== Extrait affiché ==
La division "Recyclage et valorisation" de Suez est estimé compatible avec la taxonomie à 69 %., @CCO

BUSINESS CASE

Suez devance ses obligations de reporting en communicant sur son chiffre d’affaires durable selon la taxonomie européenne

 Article réservé aux abonnés|Par  Nicolas REDON|Publié le 15/03/2021

Dans l’attente de l’acte délégué qui précisera les modalités détaillées de publication d’informations taxinomiques dans le cadre de la mise à jour de la Directive européenne sur la publication d’informations non-financières (NFRD), le Groupe Suez a devancé de près d’un an ses nouvelles obligations de reporting dans un document où l’entreprise se livre à un premier exercice d’évaluation de son chiffre d’affaires taxinomique. Ce cas pratique illustre déjà les apports de la taxonomie dans la discussion autour de la durabilité.
===
> [Tâches à réaliser]:
(1) Traduisez en anglais cette phrase de l'extrait sur Suez : « Ce cas pratique illustre déjà les apports de la taxonomie dans la discussion autour de la durabilité. »
(2) Rédigez la suite de l'extrait sur Suez et la taxonomie européenne, en partant de sa dernière phrase.
Les entrées n'ont aucun lien avec l'extrait sur Suez.
== Entrées fournies ==
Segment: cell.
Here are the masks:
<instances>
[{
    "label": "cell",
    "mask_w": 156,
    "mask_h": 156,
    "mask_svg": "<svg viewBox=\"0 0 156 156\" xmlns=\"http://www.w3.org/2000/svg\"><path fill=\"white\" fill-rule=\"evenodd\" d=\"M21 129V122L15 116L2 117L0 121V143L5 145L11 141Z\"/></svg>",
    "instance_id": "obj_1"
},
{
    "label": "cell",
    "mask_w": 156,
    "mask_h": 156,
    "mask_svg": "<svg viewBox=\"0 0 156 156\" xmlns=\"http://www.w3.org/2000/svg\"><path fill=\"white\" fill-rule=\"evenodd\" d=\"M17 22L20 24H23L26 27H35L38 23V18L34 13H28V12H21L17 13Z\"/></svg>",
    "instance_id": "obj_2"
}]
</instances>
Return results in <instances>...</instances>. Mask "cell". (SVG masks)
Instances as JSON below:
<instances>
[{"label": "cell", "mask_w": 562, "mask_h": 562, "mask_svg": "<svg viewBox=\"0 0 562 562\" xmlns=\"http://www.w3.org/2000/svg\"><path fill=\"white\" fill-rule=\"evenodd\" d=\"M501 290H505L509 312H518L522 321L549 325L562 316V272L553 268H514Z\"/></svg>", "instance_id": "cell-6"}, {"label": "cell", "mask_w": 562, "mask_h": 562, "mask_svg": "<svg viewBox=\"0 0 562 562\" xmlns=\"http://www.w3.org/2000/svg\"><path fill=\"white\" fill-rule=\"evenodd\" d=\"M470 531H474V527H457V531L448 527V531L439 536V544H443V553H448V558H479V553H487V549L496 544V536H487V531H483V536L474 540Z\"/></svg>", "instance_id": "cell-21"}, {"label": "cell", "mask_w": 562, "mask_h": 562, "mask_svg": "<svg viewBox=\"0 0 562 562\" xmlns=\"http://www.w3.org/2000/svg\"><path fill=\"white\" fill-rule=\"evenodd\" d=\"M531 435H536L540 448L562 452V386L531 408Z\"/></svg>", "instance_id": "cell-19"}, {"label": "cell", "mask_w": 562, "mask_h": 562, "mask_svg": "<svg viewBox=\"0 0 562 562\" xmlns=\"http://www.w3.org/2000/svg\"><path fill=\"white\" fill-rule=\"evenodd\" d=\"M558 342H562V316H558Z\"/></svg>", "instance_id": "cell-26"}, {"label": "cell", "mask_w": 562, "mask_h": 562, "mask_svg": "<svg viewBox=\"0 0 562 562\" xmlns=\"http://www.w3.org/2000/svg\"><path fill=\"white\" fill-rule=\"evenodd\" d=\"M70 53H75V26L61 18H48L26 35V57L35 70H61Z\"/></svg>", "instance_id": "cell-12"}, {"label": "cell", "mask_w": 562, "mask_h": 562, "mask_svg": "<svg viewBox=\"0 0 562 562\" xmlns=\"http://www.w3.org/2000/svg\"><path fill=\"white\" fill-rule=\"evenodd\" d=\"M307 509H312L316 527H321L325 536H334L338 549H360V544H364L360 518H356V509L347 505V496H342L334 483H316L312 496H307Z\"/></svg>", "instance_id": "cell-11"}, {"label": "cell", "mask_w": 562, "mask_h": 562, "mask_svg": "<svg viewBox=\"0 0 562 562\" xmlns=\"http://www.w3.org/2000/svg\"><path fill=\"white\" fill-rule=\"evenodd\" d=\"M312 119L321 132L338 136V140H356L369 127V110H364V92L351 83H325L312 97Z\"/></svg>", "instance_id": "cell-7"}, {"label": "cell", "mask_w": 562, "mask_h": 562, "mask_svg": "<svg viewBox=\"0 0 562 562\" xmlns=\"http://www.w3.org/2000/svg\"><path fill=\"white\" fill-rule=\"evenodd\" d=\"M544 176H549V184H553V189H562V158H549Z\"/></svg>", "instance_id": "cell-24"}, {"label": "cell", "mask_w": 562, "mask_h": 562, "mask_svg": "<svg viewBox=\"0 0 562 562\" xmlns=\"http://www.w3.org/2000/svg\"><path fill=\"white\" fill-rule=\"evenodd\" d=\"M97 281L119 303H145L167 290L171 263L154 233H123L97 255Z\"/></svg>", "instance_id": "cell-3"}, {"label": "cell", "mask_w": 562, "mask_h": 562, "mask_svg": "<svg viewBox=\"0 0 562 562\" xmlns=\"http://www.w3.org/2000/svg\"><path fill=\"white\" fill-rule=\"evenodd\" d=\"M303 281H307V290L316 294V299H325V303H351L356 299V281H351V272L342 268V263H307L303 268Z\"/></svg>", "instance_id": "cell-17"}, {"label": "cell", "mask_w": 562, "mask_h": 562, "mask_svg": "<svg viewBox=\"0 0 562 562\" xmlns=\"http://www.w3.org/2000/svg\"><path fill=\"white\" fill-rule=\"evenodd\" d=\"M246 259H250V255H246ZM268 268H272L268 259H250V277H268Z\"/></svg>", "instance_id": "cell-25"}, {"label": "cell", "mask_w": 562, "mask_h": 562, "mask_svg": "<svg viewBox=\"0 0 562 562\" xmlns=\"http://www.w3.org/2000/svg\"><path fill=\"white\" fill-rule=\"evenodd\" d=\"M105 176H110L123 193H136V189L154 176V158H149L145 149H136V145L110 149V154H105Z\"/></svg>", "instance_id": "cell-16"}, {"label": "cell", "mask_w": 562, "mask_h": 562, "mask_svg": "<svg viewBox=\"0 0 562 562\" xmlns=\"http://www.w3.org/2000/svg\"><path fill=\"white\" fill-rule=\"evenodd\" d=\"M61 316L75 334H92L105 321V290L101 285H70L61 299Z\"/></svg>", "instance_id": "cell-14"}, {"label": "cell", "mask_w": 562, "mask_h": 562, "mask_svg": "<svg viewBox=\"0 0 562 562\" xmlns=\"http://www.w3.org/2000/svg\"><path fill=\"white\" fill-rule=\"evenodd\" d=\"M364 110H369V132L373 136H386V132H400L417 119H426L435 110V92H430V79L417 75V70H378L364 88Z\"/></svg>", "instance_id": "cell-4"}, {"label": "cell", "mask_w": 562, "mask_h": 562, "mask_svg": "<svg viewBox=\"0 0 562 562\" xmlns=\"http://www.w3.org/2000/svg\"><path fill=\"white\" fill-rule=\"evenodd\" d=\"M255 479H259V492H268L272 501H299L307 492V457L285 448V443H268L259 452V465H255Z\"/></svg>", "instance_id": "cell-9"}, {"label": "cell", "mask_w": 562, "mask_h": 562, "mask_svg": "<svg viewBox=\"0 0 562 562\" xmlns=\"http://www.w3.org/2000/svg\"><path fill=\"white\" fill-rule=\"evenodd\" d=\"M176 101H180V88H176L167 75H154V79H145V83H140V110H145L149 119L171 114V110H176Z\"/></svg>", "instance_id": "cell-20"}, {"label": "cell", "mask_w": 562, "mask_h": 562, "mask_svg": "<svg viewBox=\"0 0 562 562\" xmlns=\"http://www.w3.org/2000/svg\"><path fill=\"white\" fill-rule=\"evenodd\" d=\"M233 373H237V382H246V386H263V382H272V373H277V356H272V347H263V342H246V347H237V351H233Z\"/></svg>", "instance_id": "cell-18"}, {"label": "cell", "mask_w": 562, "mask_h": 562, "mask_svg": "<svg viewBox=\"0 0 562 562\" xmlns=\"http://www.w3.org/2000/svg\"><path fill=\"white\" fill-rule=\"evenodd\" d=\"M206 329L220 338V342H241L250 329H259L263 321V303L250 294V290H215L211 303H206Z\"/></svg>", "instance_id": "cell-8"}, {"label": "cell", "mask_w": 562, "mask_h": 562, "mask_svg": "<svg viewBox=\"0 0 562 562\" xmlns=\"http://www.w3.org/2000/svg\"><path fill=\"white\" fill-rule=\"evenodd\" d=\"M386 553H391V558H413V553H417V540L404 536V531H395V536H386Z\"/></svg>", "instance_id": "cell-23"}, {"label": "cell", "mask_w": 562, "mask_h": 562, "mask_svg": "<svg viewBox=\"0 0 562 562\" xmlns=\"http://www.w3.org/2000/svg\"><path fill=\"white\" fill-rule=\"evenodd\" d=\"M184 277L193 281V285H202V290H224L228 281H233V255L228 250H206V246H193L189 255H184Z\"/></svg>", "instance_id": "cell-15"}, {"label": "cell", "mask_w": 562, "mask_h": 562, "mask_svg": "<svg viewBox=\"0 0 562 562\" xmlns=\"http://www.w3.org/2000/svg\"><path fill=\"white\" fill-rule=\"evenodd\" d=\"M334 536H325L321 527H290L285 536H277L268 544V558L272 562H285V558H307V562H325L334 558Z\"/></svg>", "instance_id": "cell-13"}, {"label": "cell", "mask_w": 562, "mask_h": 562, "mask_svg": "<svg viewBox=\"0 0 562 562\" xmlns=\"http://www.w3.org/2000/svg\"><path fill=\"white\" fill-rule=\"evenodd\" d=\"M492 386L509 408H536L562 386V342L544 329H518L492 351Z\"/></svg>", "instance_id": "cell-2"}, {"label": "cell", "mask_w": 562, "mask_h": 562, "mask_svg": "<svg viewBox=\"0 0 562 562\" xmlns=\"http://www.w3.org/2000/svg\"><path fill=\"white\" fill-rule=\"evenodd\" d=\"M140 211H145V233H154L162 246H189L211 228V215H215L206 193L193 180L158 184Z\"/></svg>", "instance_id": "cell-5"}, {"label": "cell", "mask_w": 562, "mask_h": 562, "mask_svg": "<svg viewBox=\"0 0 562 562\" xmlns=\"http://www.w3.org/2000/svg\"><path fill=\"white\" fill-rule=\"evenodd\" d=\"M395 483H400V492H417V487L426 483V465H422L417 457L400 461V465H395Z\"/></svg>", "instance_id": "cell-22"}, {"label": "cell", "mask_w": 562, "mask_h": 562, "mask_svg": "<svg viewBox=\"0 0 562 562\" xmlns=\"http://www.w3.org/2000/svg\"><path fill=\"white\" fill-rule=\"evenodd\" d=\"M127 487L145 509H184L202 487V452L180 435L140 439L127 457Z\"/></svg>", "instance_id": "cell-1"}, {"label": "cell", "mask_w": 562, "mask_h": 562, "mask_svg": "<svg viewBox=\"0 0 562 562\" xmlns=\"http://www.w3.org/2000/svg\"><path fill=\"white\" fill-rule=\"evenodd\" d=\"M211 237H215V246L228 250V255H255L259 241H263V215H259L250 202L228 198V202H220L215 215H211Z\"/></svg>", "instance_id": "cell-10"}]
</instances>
===
> [Réponses dans l'ordre]:
(1) This case study already illustrates what the taxonomy brings to the discussion around sustainability.

(2)
Suez, dont l’intégralité des activités est consacrée à la gestion de l’eau et des déchets, n’a pas attendu le 1er janvier 2022. L’entreprise a publié fin février un document d’une trentaine de pages dans lequel elle questionne son chiffre d’affaires au regard des activités économiques présentes dans la taxonomie au titre de l’atténuation du changement climatique. Dans cette "Présentation des travaux et note méthodologique pour l’exercice 2020", Suez explique avoir élaboré une table de correspondance croisant la matrice des activités du plan stratégique Suez 2030, sa nomenclature comptable interne ainsi que les fiches activités décrites dans le rapport final du TEG de mars 2020, puis précisées dans le projet d’Acte délégué de novembre 2020.